▶ What this task involves
Render the items in the source data below, from the line containing "Which one is" through the end, as a two-column CSV with the columns item and answer. Give one row per item, with its text and its answer each in a single quoted field and line breaks replaced by spaces, and leave the pictures out.

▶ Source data
----

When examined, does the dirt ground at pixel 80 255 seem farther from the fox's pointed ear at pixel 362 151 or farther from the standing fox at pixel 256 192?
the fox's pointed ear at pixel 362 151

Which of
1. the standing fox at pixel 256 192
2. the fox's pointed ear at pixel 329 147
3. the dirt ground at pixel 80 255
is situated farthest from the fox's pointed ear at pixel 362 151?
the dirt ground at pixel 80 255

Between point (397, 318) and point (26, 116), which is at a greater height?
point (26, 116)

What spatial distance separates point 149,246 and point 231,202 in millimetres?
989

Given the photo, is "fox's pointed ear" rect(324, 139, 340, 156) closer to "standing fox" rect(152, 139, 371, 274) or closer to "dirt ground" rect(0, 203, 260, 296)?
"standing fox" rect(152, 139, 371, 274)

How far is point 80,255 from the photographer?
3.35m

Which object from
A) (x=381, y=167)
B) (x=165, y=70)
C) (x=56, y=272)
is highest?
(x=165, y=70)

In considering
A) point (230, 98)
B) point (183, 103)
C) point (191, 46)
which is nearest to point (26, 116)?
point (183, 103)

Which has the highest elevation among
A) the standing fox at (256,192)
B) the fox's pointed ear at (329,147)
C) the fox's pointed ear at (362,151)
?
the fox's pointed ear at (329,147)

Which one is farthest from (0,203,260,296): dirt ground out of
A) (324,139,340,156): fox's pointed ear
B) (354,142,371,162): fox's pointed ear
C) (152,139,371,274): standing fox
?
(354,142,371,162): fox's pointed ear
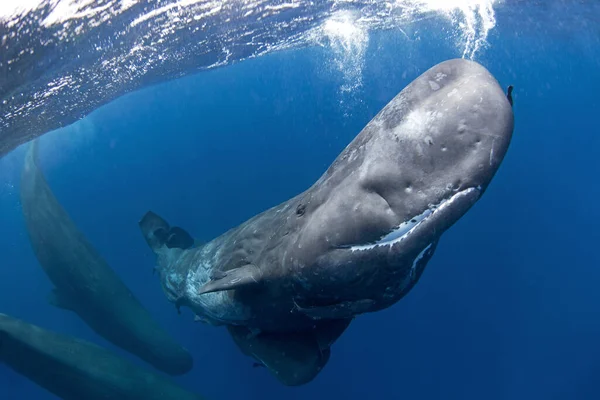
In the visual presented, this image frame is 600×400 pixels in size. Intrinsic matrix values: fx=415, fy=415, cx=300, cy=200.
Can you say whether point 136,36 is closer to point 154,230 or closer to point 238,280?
point 154,230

----

▶ Result for this task
item,answer
"Which one is farthest from (0,203,260,296): dirt ground out of A) (324,139,340,156): fox's pointed ear B) (354,142,371,162): fox's pointed ear C) (152,139,371,274): standing fox ?","(354,142,371,162): fox's pointed ear"
"In the visual presented, this image frame is 600×400 pixels in size. Intrinsic matrix values: fx=415, fy=415, cx=300, cy=200. Can you say whether point 136,36 is closer to point 154,230 or closer to point 238,280?","point 154,230"